• About this exercise: The output should be all lines of the entries below in which the word "transform" occurs.

• Task inputs:
┌────────
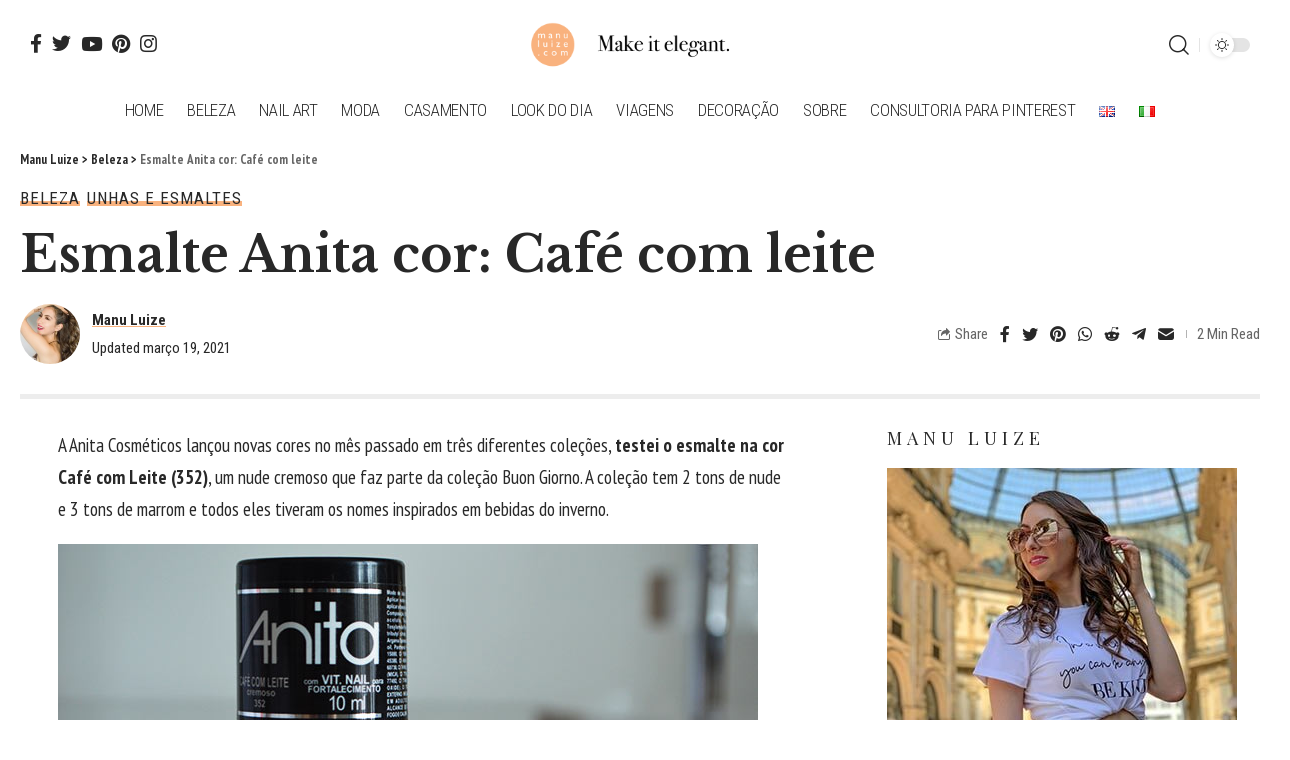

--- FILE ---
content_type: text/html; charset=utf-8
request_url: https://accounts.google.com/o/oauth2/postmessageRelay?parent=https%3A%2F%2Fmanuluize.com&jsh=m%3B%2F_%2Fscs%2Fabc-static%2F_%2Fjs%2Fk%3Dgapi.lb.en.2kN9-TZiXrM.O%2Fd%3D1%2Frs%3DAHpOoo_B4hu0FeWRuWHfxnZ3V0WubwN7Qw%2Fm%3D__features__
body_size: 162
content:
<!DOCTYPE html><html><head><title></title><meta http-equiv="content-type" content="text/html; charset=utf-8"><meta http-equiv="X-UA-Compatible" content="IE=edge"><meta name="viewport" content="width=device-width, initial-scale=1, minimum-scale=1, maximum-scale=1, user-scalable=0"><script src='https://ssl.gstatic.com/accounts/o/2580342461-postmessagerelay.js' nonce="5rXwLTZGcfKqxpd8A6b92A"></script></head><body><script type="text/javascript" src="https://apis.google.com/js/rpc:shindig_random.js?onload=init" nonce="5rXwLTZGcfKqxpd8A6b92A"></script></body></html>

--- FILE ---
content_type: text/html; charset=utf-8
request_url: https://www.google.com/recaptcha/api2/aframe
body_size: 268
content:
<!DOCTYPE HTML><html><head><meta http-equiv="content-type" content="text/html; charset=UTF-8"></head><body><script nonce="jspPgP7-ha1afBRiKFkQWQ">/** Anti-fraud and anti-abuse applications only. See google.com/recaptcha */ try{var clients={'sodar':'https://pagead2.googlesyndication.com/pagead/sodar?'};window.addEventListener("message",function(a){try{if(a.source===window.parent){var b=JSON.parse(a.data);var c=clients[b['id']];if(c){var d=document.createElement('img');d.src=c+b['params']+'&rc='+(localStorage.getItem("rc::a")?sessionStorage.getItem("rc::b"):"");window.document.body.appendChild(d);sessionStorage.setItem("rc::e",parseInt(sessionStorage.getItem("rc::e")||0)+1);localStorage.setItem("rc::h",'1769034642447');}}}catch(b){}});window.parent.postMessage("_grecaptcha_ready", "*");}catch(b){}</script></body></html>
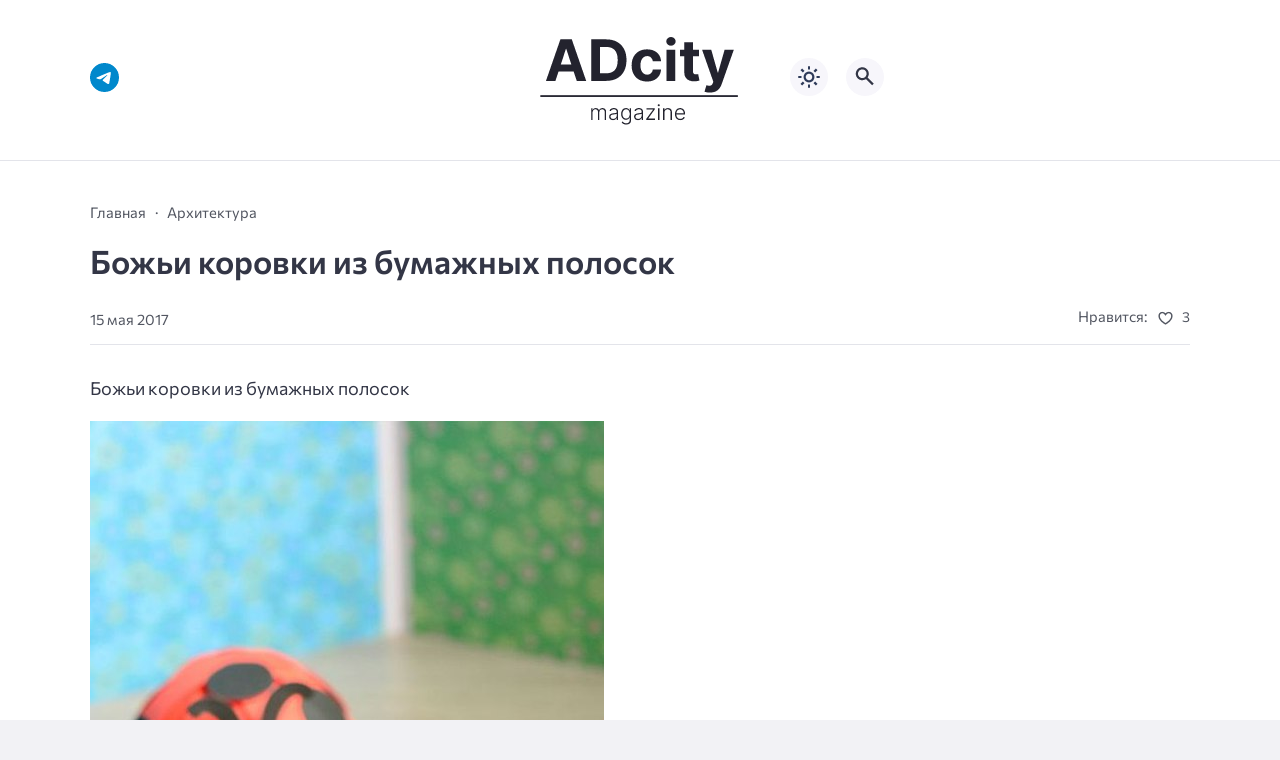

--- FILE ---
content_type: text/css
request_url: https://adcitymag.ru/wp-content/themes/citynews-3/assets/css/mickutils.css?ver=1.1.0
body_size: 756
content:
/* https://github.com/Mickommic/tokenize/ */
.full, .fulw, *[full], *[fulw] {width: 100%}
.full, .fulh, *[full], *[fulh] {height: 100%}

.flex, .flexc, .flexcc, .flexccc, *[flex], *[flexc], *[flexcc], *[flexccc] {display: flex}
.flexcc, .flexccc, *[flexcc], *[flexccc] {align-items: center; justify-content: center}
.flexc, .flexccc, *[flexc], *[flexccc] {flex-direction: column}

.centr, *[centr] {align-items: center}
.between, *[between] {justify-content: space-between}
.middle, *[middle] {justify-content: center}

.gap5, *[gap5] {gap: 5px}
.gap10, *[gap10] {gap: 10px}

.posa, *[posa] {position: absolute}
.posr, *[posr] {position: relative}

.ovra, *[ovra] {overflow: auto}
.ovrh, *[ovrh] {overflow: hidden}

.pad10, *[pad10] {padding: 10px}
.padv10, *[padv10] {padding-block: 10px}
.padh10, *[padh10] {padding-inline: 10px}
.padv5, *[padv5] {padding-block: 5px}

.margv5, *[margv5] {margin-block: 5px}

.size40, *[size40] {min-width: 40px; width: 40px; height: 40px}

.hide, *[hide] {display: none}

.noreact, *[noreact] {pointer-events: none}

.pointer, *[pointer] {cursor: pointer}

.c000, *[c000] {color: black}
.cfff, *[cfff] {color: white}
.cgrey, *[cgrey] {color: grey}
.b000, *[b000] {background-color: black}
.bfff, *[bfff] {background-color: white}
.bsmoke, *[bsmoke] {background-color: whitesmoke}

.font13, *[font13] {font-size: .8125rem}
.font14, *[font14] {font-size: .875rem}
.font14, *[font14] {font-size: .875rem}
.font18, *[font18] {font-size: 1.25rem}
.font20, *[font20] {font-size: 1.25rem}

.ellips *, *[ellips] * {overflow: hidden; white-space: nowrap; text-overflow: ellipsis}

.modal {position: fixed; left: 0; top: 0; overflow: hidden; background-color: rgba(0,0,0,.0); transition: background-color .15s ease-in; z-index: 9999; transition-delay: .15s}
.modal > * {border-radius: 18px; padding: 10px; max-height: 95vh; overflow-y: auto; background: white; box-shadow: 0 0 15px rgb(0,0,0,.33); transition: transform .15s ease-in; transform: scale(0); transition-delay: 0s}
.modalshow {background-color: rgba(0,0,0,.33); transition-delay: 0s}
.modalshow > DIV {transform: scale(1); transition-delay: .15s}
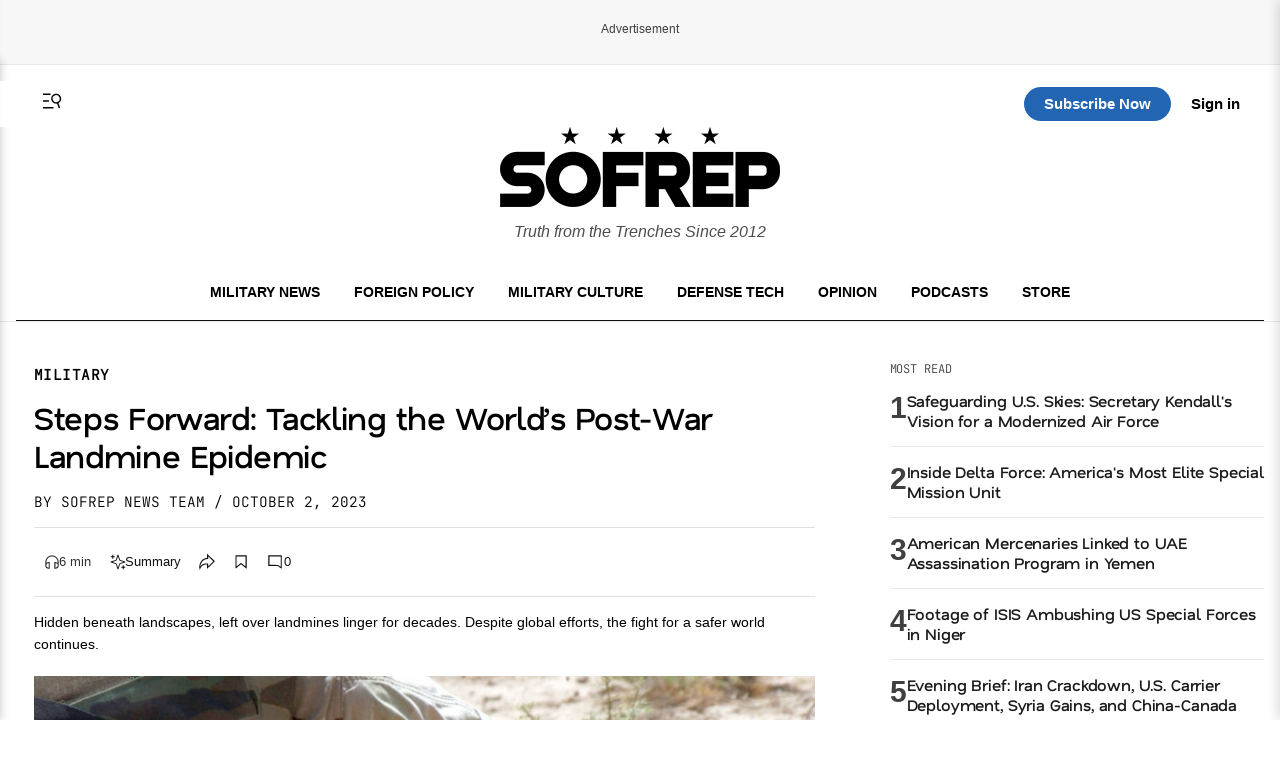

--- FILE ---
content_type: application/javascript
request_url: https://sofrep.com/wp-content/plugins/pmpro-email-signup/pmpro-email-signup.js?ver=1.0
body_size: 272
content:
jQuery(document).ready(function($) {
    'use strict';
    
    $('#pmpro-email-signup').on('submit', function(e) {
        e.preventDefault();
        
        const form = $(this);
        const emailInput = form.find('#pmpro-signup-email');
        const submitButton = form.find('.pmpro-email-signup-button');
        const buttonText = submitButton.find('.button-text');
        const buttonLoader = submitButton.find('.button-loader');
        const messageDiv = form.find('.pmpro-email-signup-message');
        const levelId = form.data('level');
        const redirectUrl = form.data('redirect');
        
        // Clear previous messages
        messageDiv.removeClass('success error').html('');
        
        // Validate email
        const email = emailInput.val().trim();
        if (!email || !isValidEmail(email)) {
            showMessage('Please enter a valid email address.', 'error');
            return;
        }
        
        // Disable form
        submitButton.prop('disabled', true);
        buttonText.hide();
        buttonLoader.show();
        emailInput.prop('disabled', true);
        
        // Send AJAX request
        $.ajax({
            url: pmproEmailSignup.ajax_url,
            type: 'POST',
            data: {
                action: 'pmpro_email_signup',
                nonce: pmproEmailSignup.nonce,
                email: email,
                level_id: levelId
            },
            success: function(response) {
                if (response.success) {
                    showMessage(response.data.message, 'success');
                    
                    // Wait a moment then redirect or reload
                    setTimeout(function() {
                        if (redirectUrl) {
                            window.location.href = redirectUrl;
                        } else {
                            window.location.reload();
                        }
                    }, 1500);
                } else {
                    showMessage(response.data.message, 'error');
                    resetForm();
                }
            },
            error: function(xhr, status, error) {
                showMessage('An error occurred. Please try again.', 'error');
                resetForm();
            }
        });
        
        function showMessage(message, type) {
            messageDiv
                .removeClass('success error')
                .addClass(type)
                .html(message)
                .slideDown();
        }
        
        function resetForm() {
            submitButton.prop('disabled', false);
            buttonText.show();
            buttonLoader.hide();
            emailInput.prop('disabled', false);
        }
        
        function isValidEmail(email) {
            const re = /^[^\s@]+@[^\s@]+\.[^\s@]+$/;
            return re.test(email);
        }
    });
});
└────────
• Task solution:
.modal > * {border-radius: 18px; padding: 10px; max-height: 95vh; overflow-y: auto; background: white; box-shadow: 0 0 15px rgb(0,0,0,.33); transition: transform .15s ease-in; transform: scale(0); transition-delay: 0s}
.modalshow > DIV {transform: scale(1); transition-delay: .15s}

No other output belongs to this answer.